Table e12-2 WHO Histologic Classification of Thymus Tumorsa
The genetic lesions in thymomas are not well characterized. Some data suggest that Epstein-Barr virus may be associated with thymomas (Dimery et al, 1988). Some tumors overexpress the p21 ras gene product. However, molecular pathogenesis remains undefined. A thymoma susceptibility locus has been defined on rat chromosome 7, but the relationship between this gene locus, termed Tsr1, and human thymoma has not yet been examined.
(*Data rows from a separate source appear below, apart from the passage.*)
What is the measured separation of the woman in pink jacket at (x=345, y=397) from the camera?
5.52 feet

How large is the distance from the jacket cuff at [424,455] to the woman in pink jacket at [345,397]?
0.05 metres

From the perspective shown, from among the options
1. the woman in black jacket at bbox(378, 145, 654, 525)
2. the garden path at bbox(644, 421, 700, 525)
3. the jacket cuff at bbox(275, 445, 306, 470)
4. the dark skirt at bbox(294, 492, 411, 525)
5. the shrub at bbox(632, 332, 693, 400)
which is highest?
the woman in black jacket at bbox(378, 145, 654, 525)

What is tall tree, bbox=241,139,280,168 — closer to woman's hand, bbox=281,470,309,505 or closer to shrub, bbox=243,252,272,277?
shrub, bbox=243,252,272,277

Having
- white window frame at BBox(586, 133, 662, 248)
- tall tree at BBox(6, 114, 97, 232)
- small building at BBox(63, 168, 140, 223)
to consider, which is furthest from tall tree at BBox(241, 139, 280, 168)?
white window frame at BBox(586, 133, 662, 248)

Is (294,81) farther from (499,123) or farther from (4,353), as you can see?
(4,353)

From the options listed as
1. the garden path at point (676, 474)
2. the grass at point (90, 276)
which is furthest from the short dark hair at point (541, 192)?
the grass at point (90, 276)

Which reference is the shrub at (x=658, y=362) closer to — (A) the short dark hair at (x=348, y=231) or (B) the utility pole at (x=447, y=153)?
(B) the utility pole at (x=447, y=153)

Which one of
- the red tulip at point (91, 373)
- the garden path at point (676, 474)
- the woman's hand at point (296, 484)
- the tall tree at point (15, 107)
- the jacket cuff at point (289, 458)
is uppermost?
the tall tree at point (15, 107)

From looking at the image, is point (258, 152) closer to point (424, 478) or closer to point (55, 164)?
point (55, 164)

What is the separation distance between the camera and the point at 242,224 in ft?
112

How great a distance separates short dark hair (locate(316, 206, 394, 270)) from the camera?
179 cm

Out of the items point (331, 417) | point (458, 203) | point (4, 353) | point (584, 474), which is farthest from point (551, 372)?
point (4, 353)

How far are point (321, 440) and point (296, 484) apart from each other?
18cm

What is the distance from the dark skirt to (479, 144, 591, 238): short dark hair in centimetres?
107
Treatment is determined by the stage of disease. For patients with encapsulated tumors and stage I disease, complete resection is sufficient to cure 96% of patients. For patients with stage II disease, complete resection is usually followed by 30–60 Gy of postoperative radiation therapy to the site of the primary tumor. For patients with stage III and IV disease, the use of neoadjuvant chemotherapy followed by radical surgery, radiation therapy, and additional consolidation chemotherapy has been associated with excellent survival in a small group of patients so treated (Shin et al, 1998). Induction chemotherapy consisted of cyclophosphamide 500 mg/m2 on day 1; continuous-infusion doxorubicin, 20 mg/m2 per day on days 1–3 (total 60 mg/m2); cisplatin, 30 mg/m2 per day on days 1–3 (total 90 mg/m2); and prednisone, 100 mg/d on days 1–5. Three cycles were given in 3- to 4-week intervals. Of 12 patients treated with this regimen, 3 had complete responses, 8 had partial responses, and 1 had a minor response. These patients then underwent surgical resection; tumor was completely resected in nine and incompletely resected in two patients (one patient refused surgery and received radiation therapy only). After surgery, all patients received radiation therapy (50–60 Gy) and three additional courses of chemotherapy at 80% of the doses used for neoadjuvant therapy. At a median follow-up of 43 months, 10 of the 12 patients were free of disease, and the 2 patients who had local recurrence remain alive with disease. Survival at 7 years is 100%.
This multimodality approach appears to be superior to the use of surgery followed by radiation therapy alone, which produces a 5-year survival of 50% in patients with advanced-stage disease.
Some thymic carcinomas express c-kit, and one patient whose c-kit locus was mutated responded dramatically to imatanib. Many thymomas express epidermal growth factor receptors, but the antibodies to the receptor and kinase inhibitors that block its action have not been systematically evaluated. Octreotide plus prednisone produces responses in about one-third of patients.
Influence of Thymectomy on the Course of Accompanying Diseases
Patients with myasthenia gravis have a high incidence of thymic abnormalities (~80%) but overt thymoma is present in only ~10–15% of patients with myasthenia gravis. It is thought that the thymus plays a role in breaking self-tolerance and generating T cells that recognize the acetylcholine receptor as a foreign antigen. Although patients with thymoma and myasthenia gravis are less likely to have a remission in the myasthenia as a consequence of thymectomy than are patients with thymic abnormalities other than thymoma, the course of myasthenia gravis is not significantly different in patients with or without thymoma (Bril et al, 1998). Thymectomy produces at least some symptomatic improvement in ~65% of patients with myasthenia gravis.
About 30–50% of patients with pure red cell aplasia have a thymoma. Thymectomy results in the resolution of pure red cell aplasia in ~30% of patients. About 10% of patients with hypogammaglobulinemia have a thymoma, but hypogammaglobulinemia rarely responds to thymectomy.